Downtown Cairo Prosecution has released the Chairman of the Journalists Syndicate, Yehia Qalash, and board members Khaled al-Balshy and Gamal Abdel Rahim on bail ahead of their trial, set for this Saturday.
The defendants face charges of harboring two wanted colleagues, Amr Badr and Mahmoud al-Sakka in the syndicate's headquarters, along with charges of circulating false news regarding a police raid of the syndicate headquarters.
Questioning of the defendants went on for over 14 hours at Qasr El-Nil Police Station, Cairo, after which they were released on LE30,000 bail collectively.
According to lawyer Abdel Sattar al-Balshy, Qalash told the prosecutors that he could not at any time prevent a member of the syndicate from accessing its headquarters.
Qalash also stated that the fugitives Badr and Sakka had sought shelter at the syndicate's headquarters after they learned that arrest warrants had been issued against them, and staged a sit-in, Balshy relayed.
Qalash told the prosecutors that he had then contacted the Interior Ministry and confirmed that the two journalists would hand themselves in for interrogation as required on the condition that they would not be subjected to police violations, he added.
But in a testimony that contradicted a claim filed against the Interior Ministry over the storming of the syndicate, two private security personnel from the syndicate testified that the police did not storm the building.
During questioning, Balshy and Abdel Rahim said they were abroad in Morocco when the incident took place and came back to follow up on the affair.
The prosecutors referred to footage and phone calls made by the three journalists, in which they accused the police of storming the headquarters, as evidence against them regarding the charges of circulating false news.
Defense lawyer Sayyed Abu Zeid said during the questioning that Badr and Sakka had the right to access the syndicate building as long as their membership stood.

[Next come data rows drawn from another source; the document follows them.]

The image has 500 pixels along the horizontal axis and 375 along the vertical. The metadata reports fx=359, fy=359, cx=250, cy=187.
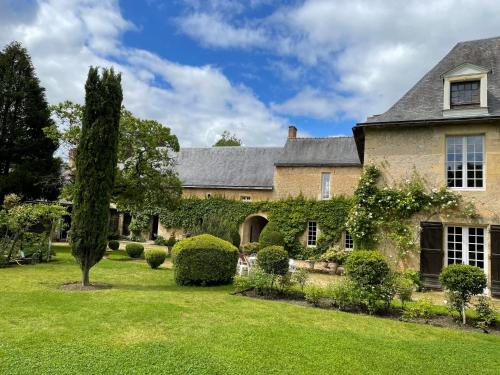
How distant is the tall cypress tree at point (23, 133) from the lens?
63.7 ft

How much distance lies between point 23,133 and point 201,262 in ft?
50.8

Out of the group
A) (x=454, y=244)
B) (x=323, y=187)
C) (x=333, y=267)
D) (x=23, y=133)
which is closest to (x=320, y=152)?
(x=323, y=187)

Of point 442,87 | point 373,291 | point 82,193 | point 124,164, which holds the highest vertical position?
point 442,87

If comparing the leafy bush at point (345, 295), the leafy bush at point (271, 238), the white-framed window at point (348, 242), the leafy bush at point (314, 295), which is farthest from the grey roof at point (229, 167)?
the leafy bush at point (345, 295)

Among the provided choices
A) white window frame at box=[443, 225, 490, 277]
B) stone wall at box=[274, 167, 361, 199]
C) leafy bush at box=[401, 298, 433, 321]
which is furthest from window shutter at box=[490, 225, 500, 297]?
stone wall at box=[274, 167, 361, 199]

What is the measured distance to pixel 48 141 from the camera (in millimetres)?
20344

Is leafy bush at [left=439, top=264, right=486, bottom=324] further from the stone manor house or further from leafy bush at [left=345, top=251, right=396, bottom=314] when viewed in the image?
the stone manor house

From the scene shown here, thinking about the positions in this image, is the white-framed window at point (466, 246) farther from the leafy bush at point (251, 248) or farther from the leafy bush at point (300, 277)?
the leafy bush at point (251, 248)

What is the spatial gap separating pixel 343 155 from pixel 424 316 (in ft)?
54.3

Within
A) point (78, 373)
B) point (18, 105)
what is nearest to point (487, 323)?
point (78, 373)

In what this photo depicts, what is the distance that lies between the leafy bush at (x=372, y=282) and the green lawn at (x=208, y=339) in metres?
0.53

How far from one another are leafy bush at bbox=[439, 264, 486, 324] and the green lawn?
928 mm

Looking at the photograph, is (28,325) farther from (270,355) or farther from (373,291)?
(373,291)

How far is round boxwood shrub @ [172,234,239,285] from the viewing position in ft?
33.8
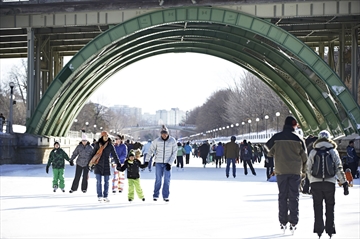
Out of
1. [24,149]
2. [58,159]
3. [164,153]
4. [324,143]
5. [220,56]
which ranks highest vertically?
[220,56]

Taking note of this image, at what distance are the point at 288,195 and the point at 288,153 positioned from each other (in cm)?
63

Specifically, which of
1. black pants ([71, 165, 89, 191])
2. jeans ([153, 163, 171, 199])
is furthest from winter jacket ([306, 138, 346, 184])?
black pants ([71, 165, 89, 191])

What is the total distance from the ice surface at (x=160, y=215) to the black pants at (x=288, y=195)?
27 centimetres

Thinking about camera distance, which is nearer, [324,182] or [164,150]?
[324,182]

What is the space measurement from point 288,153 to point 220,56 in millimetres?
35785

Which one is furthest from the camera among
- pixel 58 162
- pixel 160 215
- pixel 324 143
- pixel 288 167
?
pixel 58 162

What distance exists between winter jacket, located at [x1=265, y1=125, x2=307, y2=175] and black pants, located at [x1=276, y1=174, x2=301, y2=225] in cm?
9

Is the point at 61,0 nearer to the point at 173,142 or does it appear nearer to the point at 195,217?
the point at 173,142

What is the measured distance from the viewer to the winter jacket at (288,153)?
988 cm

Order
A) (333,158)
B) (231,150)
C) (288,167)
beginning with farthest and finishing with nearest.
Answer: (231,150) → (288,167) → (333,158)

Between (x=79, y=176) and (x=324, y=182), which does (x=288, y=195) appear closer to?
(x=324, y=182)

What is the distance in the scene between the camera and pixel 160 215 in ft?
38.7

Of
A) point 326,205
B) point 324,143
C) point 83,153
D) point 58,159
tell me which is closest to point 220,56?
point 58,159

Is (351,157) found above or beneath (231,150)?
beneath
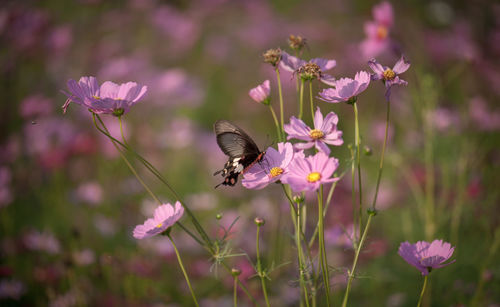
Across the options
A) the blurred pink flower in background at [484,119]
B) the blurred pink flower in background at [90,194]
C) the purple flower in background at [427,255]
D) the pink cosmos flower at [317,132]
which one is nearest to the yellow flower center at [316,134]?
the pink cosmos flower at [317,132]

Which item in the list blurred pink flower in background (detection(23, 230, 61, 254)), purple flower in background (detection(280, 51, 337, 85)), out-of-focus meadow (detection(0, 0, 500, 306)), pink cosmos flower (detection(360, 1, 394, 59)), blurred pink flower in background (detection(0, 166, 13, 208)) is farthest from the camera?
blurred pink flower in background (detection(0, 166, 13, 208))

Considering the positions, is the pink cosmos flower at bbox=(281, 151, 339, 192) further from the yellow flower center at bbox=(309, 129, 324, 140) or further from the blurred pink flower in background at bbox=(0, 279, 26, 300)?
the blurred pink flower in background at bbox=(0, 279, 26, 300)

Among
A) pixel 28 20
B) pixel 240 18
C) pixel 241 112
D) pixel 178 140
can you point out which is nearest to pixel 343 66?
pixel 241 112

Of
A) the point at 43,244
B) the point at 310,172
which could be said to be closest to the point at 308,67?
the point at 310,172

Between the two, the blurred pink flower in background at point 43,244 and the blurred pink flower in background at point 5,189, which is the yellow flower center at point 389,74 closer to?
the blurred pink flower in background at point 43,244

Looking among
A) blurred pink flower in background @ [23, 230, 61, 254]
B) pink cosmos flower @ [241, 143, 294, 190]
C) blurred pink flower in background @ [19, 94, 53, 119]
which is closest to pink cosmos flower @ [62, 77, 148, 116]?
pink cosmos flower @ [241, 143, 294, 190]

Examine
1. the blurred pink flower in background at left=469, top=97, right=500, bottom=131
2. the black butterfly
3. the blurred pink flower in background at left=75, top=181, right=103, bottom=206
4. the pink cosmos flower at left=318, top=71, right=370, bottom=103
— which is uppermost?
the pink cosmos flower at left=318, top=71, right=370, bottom=103

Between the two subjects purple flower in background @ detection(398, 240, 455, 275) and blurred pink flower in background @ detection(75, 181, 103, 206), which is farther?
blurred pink flower in background @ detection(75, 181, 103, 206)

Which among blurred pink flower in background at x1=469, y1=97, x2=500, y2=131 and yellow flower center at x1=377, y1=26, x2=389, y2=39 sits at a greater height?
yellow flower center at x1=377, y1=26, x2=389, y2=39

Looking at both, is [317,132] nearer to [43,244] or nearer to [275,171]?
[275,171]
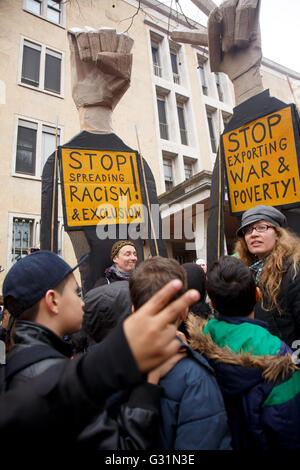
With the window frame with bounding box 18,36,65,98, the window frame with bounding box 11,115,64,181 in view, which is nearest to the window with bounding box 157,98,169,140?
the window frame with bounding box 18,36,65,98

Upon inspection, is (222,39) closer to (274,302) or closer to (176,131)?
(274,302)

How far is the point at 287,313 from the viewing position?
61.8 inches

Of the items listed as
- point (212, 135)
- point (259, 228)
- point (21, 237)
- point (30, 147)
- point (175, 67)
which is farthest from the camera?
point (212, 135)

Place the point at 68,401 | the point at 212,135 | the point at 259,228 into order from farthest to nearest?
the point at 212,135, the point at 259,228, the point at 68,401

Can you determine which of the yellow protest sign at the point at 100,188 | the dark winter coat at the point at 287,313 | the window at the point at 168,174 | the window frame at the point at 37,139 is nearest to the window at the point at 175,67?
the window at the point at 168,174

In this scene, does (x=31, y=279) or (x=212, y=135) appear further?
(x=212, y=135)

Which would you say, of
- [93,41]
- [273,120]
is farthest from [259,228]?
[93,41]

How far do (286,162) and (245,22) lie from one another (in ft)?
5.73

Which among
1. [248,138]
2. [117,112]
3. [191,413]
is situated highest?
[117,112]

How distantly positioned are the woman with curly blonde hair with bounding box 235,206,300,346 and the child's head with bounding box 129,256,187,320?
73 cm

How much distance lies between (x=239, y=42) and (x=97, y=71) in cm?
167

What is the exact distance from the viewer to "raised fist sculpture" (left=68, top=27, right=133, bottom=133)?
324cm

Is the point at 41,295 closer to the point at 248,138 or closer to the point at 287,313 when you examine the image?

Journalists are within their rights to seek help from their syndicate when in trouble, he reiterated.
The affair began when police entered the syndicate on May 1 to seize the two fugitives at the height of anti-government protests over the transfer of Tiran and Sanafir islands to Saudi control.
Badr, the editor-in-chief of yanair.net, and his colleague Sakka were wanted on warrant for spreading false news and seeking to incite illegal protests, scheduled for April 25, against the maritime border agreement between Egypt and Saudi Arabia earlier that month.
They took shelter in the syndicate's headquarters in downtown Cairo as police searched for them at their homes.
Police eventually arrested the two men at the syndicate building in a controversial incident that the syndicate described as a violent and "unprecedented" raid.
According to some reports, around 40 police personnel were involved in the operation.
However, the Interior Ministry claims that only a handful of policemen were involved in making the arrests and that the scale and seriousness of the incident had been exaggerated for political purposes.
Following the arrests, Qalash called for the resignation of Interior Minister Magdy Abdel Ghaffar.